Recently generalizations of the harmonic lattice model has been introduced as a discrete approximation of bosonic field theories with Lifshitz symmetry with a generic dynamical exponent z. In such models in (1+1) and (2+1)-dimensions, we study logarithmic negativity in the vacuum state and also finite temperature states. We investigate various features of logarithmic negativity such as the universal term, its z-dependence and also its temperature dependence in various configurations. We present both analytical and numerical evidences for linear z-dependence of logarithmic negativity in almost all range of parameters both in (1+1) and (2+1)-dimensions. We also investigate the validity of area law behavior of logarithmic negativity in these generalized models and find that this behavior is still correct for small enough dynamical exponents.

Figures (13)

• Figure 1: Configurations we consider to studying negativity in $(1+1)$-dimensions. In $C_1$ we have two disjoint intervals while the complement $B$ is nonempty. In $C_2$ we have two adjacent intervals and the complement $B$ is nonempty again. In $C_3$ we have two adjacent intervals while the complement is empty. Note that in $C_1$ and $C_2$ the whole system can be either finite or infinite while in $C_3$ the system is finite.
• Figure 2: Left panel shows entanglement entropy as a function of the length of the entangling region for $0<z<2$. The middle panel shows logarithmic negativity for configuration $C_2$ as a function of $\ell_1$. In this plot we have fixed $\ell_1+\ell_2=200$. The solid lines in both left and middle panels are fit functions similar to CFT analytic expression. The right panel shows the effective 'c' read from entanglement entropy and logarithmic negativity. In all panels we have set the length of the chain to be $N_x=4000$ and $m=10^{-6}$ with periodic boundary condition.
• Figure 3: Left: Logarithmic negativity for the configuration $C_3$ as a function of $\ell_1$ in log-linear scale for a region with periodic BC for different values of $z$ and $m$. Right: Same plot for larger values of $z$ for $m=10^{-4}$ and $N_x=100$.
• Figure 4: The left panel shows logarithmic negativity for configuration $C_1$ versus the distance between $A_1$ and $A_2$ denoted by $d$. The parameters are $A_1=A_2=20$, $m=10^{-6}$ and $N_x=1000$. In the middle panel we have plotted the data regarding to configuration $C_2$ with the length of $A_1$ and $A_2$ being equal to each other on a chain of length $N_x=500$ and $m=10^{-4}$. In this figure as $z$ increases, the 'initial sleep' region happens for larger subregions.
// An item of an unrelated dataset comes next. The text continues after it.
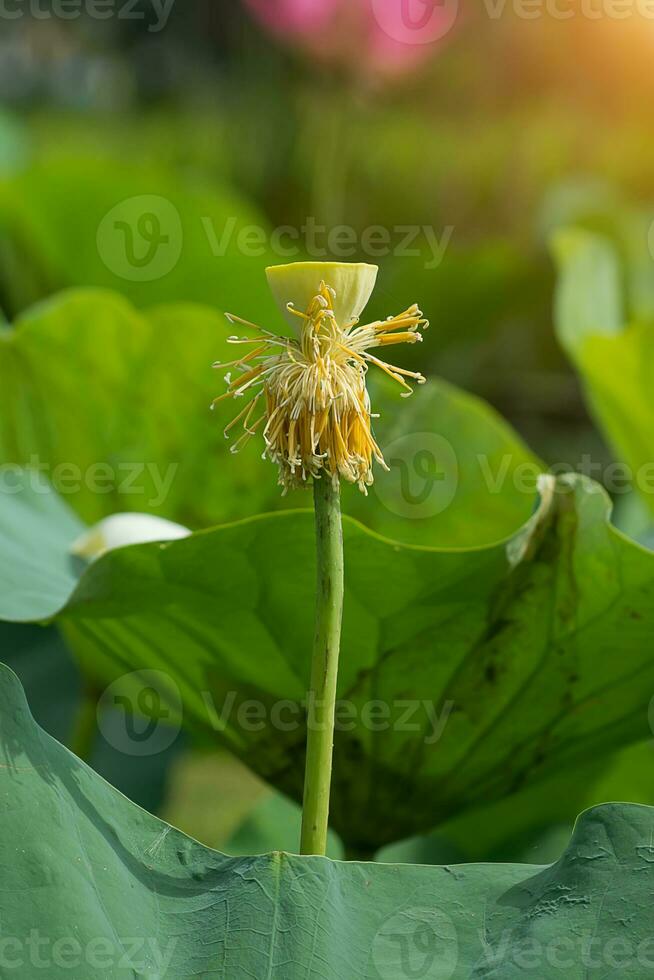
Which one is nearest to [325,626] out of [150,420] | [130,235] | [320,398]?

The right panel shows the data for different chain lengths and $z=45$ indicating that 'initial sleep' behavior disappears in the continuum limit.
• Figure 5: Logarithmic negativity as a function of temperature for different values of $z$ for a region with Dirichlet BC. Here we set $m=0$ and $N_x=100$. Left: $\mathcal{E}$ vanishes for $T>T_{\rm sd}$ due to lattice construction. Right: In small temperature limit the magnitude of $\Delta \mathcal{E}$ increases for larger values of $z$.